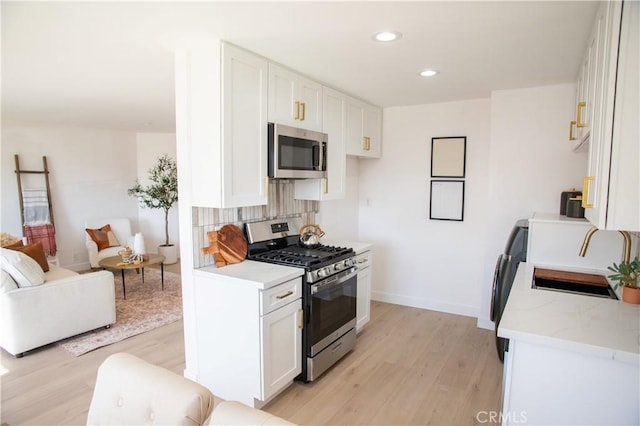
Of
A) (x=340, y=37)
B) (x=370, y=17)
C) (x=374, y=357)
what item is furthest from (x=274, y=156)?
(x=374, y=357)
========================
REQUIRED TASK ->
Pull every line of text from the material above without changing it, and leave the picture out.

EXPECTED ANSWER ->
Of
A) (x=340, y=37)
B) (x=370, y=17)
C) (x=374, y=357)
what item is furthest from (x=274, y=156)?
(x=374, y=357)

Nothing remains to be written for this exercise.